# imac users please read this ...



## sithious (Dec 15, 2001)

... okay, here's my question: 
my dad, having seen what i can do with os x, wants desperately to upgrade his system. 
he's got a 350 mhz imac with 128 mb ram currently running 9.1 ... 
will os x work properly on this? or will it be painfully slow and drive him to exasperation?
have these problems been cleared up with 10.1?
should he get more ram or will the 128 mb do? (apart from the fact that more ram is always better, but you know what i mean, i don't want to make him fork out more money than absolutely necessary, he's not a geek or a gamer...) 

all you imac users out there, i'd really appreciate your advice...


----------



## sebastiant (Dec 15, 2001)

I have a iMac 266 with 160ram and i cant stand it.
After using OSX a couple of days, OS9 is a wonderfull, wonderfull thing.

- [AVAILABLE DATA]

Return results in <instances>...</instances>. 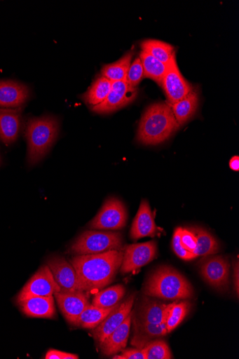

- [PARTS OF THE EXERCISE]
(A) Decide whether each statement agrees with the forum thread, answering yes or no and quoting the words of the thread that settle it: (i) the father's iMac has 128 mb of RAM; (ii) sebastiant's iMac runs at 350 mhz; (iii) the father is described as a gamer.
(B) Transcribe the forum thread word for word, starting at the words "all you imac" and ending after the words "cant stand it.".
(C) Rewrite the paragraph of the forum thread that begins "should he get more ram" in fewer words, keeping its main facts.

- [COMPLETED EXERCISE]
(A)
(i) Yes: "he's got a 350 mhz imac with 128 mb ram currently running 9.1"
(ii) No: "I have a iMac 266 with 160ram"
(iii) No: "he's not a geek or a gamer"

(B)
all you imac users out there, i'd really appreciate your advice...


----------



## sebastiant (Dec 15, 2001)

I have a iMac 266 with 160ram and i cant stand it.

(C) Should he buy more RAM, or is 128 MB enough? More RAM is always better, but the writer doesn't want him to spend more than absolutely necessary, since he's neither a geek nor a gamer.